Powtórz bez zmian wiersze rekordów od wiersza zawierającego „Which of the” do wiersza zawierającego „which one is nearest to headlight, located”, łącznie z oboma.

▶ _Rekordy do wykorzystania_
▶

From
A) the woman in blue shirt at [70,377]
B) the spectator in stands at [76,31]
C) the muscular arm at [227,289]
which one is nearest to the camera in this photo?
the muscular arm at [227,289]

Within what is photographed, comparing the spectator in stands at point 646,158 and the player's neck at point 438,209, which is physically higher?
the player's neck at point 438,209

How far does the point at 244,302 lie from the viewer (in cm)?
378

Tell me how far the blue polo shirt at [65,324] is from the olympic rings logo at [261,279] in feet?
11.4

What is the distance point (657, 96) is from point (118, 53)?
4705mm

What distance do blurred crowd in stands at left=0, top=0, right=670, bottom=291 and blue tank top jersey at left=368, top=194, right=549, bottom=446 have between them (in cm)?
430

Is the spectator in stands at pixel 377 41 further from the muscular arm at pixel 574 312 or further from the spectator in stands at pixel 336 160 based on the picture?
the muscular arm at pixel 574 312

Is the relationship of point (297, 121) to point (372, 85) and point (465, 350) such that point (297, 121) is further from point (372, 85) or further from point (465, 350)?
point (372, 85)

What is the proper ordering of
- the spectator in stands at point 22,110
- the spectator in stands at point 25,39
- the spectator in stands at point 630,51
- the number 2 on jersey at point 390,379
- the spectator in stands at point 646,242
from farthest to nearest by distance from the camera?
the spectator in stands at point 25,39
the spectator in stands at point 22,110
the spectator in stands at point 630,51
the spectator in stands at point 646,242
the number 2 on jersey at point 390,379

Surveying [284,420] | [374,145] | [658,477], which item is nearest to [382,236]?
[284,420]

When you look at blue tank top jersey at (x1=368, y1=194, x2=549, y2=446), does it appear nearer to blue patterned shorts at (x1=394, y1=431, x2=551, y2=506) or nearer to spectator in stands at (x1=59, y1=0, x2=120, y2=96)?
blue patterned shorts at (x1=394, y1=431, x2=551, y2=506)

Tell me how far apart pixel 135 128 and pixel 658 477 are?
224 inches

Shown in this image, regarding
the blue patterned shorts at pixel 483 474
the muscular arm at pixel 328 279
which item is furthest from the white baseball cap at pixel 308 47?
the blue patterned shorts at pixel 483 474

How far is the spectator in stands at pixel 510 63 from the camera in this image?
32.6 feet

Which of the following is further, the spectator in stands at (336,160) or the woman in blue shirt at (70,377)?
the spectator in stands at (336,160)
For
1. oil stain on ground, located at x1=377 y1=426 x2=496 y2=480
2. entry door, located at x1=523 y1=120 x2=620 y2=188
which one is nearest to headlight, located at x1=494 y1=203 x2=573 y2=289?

◀
▶

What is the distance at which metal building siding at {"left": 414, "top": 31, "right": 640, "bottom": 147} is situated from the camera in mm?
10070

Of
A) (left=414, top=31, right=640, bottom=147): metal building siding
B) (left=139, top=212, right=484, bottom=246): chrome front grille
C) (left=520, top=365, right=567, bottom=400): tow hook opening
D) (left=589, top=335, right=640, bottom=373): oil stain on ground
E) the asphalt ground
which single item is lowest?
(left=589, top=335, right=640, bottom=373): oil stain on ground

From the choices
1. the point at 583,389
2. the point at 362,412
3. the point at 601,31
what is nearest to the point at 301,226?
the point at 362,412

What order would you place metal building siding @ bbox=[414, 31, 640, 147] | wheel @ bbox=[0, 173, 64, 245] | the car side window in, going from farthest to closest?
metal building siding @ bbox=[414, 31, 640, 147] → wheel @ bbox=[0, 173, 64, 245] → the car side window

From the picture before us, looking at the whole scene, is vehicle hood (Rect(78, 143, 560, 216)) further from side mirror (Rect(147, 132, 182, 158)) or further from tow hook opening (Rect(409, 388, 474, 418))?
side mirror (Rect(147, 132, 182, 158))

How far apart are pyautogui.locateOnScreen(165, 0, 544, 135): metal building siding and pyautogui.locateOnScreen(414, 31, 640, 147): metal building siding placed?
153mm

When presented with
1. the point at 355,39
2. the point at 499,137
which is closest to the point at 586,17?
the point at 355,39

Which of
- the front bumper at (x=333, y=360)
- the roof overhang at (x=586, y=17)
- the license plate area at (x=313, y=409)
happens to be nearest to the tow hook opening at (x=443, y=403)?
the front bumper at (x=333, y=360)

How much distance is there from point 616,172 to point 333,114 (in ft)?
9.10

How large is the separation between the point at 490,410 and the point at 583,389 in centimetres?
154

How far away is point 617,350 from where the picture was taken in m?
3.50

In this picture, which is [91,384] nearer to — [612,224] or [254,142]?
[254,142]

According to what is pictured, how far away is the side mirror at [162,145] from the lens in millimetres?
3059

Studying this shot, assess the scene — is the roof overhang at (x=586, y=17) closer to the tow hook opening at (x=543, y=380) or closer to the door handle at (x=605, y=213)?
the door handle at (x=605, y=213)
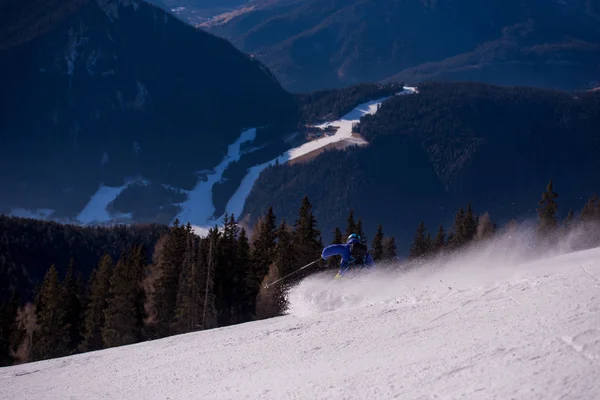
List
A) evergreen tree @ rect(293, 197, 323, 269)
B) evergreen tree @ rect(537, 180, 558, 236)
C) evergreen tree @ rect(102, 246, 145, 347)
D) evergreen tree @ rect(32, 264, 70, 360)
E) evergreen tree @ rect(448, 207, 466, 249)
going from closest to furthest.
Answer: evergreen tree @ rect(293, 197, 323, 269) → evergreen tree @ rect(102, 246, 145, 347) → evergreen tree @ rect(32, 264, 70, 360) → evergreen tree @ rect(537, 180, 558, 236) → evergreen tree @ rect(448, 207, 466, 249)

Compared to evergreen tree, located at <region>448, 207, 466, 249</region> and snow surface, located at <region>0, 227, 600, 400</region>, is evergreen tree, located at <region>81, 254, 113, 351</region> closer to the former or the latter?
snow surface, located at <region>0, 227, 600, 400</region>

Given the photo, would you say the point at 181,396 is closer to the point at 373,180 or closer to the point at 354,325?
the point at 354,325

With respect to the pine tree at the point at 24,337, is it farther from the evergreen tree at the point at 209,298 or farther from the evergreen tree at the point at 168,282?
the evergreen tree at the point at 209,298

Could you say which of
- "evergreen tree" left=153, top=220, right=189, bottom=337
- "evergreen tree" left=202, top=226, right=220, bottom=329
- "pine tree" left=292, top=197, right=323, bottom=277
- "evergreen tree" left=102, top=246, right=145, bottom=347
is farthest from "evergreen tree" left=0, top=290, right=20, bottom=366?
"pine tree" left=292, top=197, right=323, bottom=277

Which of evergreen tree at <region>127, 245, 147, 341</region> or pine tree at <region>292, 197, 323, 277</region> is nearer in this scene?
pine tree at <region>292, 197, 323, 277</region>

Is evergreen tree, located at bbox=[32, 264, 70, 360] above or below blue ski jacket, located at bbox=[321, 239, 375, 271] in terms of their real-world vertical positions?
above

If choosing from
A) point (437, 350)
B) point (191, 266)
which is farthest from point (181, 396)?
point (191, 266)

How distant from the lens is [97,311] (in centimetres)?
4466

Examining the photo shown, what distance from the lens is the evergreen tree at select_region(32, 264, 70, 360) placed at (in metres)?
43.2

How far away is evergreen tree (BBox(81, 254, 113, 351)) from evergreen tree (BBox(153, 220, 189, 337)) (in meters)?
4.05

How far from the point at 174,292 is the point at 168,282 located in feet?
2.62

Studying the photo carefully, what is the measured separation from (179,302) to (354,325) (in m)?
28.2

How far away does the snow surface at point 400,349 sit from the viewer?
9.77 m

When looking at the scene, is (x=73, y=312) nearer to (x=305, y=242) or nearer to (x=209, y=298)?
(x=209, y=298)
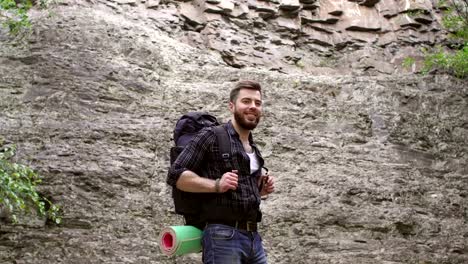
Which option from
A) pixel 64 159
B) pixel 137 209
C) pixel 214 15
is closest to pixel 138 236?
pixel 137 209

◀

▶ _Wynik zadania_
Which of the following is further, the spectator in stands at (336,160) or the woman in blue shirt at (70,377)?
the spectator in stands at (336,160)
For
1. oil stain on ground, located at x1=377 y1=426 x2=496 y2=480
2. entry door, located at x1=523 y1=120 x2=620 y2=188
which one is nearest to headlight, located at x1=494 y1=203 x2=573 y2=289?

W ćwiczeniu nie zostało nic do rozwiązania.